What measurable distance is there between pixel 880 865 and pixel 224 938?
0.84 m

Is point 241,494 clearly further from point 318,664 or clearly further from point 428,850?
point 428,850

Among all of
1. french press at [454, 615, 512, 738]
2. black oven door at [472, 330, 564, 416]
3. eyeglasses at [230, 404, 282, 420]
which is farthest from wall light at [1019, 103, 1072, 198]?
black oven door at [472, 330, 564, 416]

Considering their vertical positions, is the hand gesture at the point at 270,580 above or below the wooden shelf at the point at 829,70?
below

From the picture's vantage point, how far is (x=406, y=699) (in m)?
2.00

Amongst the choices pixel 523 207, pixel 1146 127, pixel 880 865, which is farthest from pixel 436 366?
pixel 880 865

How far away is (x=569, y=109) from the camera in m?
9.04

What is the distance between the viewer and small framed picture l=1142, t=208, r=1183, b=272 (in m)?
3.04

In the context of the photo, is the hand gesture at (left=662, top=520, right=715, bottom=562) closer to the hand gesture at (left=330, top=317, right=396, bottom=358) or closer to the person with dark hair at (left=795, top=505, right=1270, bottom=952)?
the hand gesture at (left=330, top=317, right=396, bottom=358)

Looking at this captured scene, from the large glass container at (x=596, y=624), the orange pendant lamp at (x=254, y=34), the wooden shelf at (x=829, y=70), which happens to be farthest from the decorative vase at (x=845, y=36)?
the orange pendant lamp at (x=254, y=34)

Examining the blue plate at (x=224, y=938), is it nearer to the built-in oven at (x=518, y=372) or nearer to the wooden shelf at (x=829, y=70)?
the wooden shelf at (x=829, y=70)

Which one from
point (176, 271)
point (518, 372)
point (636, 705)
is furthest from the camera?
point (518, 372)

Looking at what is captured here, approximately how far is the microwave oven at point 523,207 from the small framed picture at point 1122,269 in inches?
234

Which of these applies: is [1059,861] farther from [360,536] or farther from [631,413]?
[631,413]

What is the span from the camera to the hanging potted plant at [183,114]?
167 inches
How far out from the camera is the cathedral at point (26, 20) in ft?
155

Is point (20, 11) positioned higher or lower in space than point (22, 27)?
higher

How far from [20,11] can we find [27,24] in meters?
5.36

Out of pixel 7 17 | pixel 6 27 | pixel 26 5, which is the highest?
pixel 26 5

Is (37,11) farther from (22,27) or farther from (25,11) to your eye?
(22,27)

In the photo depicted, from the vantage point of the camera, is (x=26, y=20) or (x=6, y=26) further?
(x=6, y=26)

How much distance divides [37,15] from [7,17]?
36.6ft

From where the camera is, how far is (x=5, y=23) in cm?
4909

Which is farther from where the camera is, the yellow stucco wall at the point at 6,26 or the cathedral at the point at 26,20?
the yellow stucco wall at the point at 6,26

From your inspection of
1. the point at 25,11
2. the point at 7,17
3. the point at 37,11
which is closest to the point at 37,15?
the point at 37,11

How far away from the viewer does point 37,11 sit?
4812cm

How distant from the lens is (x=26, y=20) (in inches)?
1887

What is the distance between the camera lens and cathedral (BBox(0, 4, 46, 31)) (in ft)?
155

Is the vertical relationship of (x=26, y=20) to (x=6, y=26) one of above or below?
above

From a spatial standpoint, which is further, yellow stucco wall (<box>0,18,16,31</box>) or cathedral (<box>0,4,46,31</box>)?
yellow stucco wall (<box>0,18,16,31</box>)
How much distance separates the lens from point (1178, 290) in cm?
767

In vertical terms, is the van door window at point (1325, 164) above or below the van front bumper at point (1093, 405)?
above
-----
◆ TASK TO CARRY OUT
Every line from the one containing "How distant from" through the end of the data must be repeated exactly, and no other line.

◆ CORRECT ANSWER
How distant from the lens is (x=26, y=20) (in inches)?
1887

What is the distance between the camera lens and cathedral (BBox(0, 4, 46, 31)) (in ft)?
155

Is the vertical relationship of (x=26, y=20) to (x=6, y=26) one of above or below?
above

From a spatial standpoint, which is further, yellow stucco wall (<box>0,18,16,31</box>) or cathedral (<box>0,4,46,31</box>)?
yellow stucco wall (<box>0,18,16,31</box>)
How much distance separates the lens from point (1178, 290) in cm?
767

In vertical terms, is the van door window at point (1325, 164) above or below the van front bumper at point (1093, 405)?
above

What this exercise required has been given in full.